RECOUP was founded in 1990 and is the UK’s leading independent authority and trusted voice on plastics resource efficiency and recycling. Anne Stephenson, RECOUP’s Business & Project Development Lead, says:

“Our aim is to educate people on why, and how, we need plastic packaging to be recycled with the local authority kerbside collections. Research has shown that if people understand the reasons and the processes better, the more likely they are to recycle.

“We don’t actually recycle or put packaging on the market, our members do, and they are local authorities; waste management; manufacturers that produce plastic packaging; brands and retailers that put plastic packaging on the market; and recyclers  that reprocess and re-grind it – the entire value team.”

This network of more than 180 members that support their work also share its commitments, which includes a more sustainable use of plastics; increased plastics recycling; improved environmental performance, and meeting legislative requirements.

RECOUP’s UK Household Plastics Collection Survey 2022 showed that plastics recycling  for all consumer packaging, overall, was 42%; with plastic bottles at 63%, and pots, tubs and trays at 38%. Which means that consumers are returning only about half the amount of plastic packaging that they could do via current recycling systems.

The Northern Echo: Anne Stephenson, RECOUP’s Business & Project Development Lead.Anne Stephenson, RECOUP’s Business & Project Development Lead. (Image: Recoup)

Under its consumer-facing arm, Pledge to Recycle Plastics, RECOUP engages with the community and with schools, providing information on plastics, based on fact, on what actually happens as it goes through the system.

A dedicated website – – offers a better understanding of the process and scale of the recycling journey, with information, links for schools, short videos, and a quiz to test your recycling knowledge.

Here are some handy tips to ensure that we recycle as much as we can, in the best way.

• First of all, the plastic container should be clean before it goes in the collection bin.
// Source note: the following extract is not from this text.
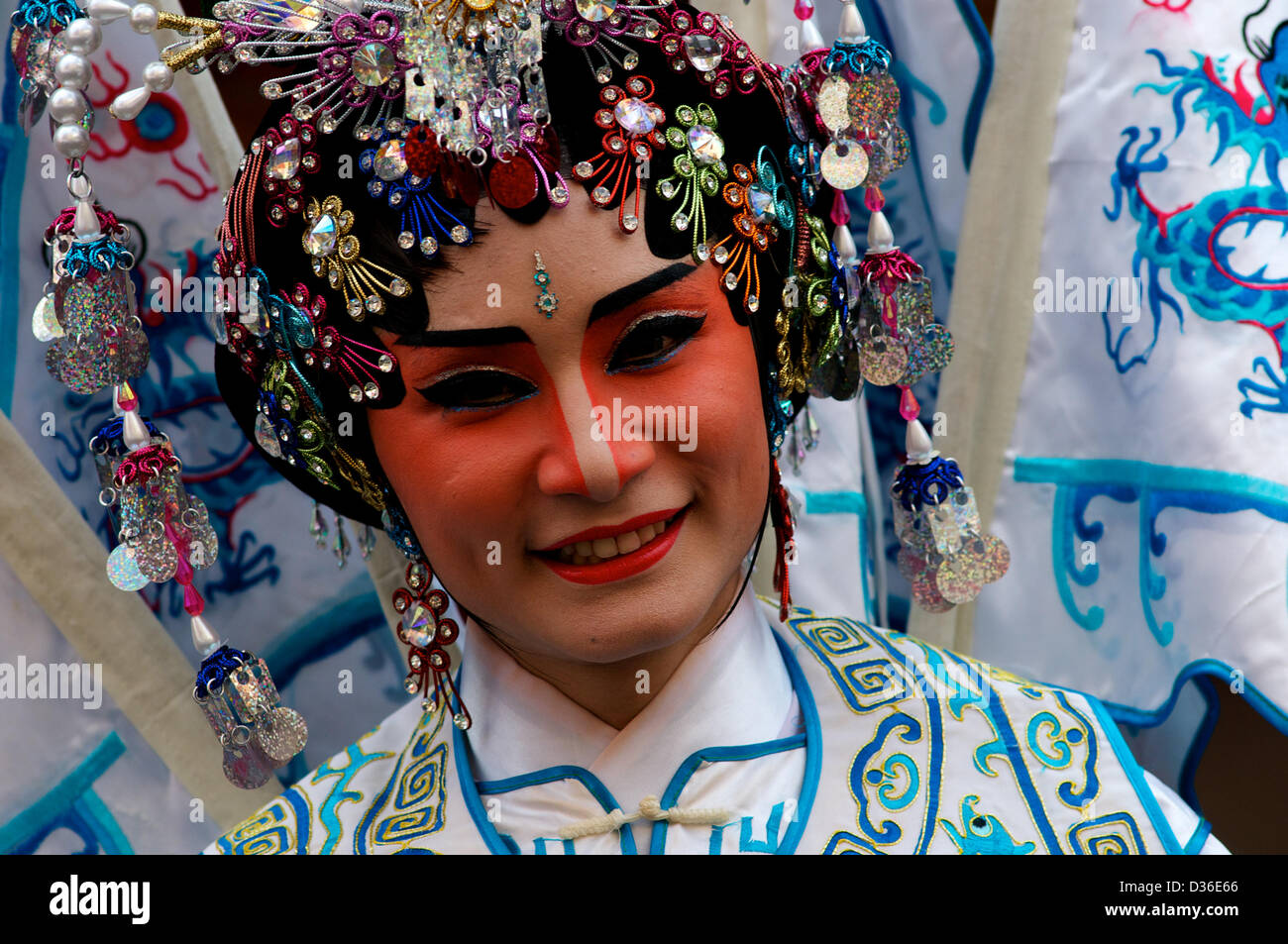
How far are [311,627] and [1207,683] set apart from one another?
1473 mm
Discarded food creates a sludge which damages the machinery used to sort recycling

• Remove any absorbent layers, which should go in general waste

• Keep tops on bottles, as they are too small to be captured separately (this also applies to clean ice cream and margarine tubs)

• Residents of Durham should not include black plastic as it cannot be sorted

• Keep things separate e.g. don’t put drinks cans inside food tins – they are different metals and will be captured separately

• Remember the Clean, Dry and Loose rule.  

“People want to do the right thing, and getting children involved from an early age is crucial,” says Anne. “If we all do our bit, then, collectively, the quality and the amount of plastics recycling will increase.

“We can’t do everything, but we can all do something. This way we can give valuable materials the opportunity for a second life, thus reducing the energy required to produce new plastic goods, and helping carbon reduction strategies.”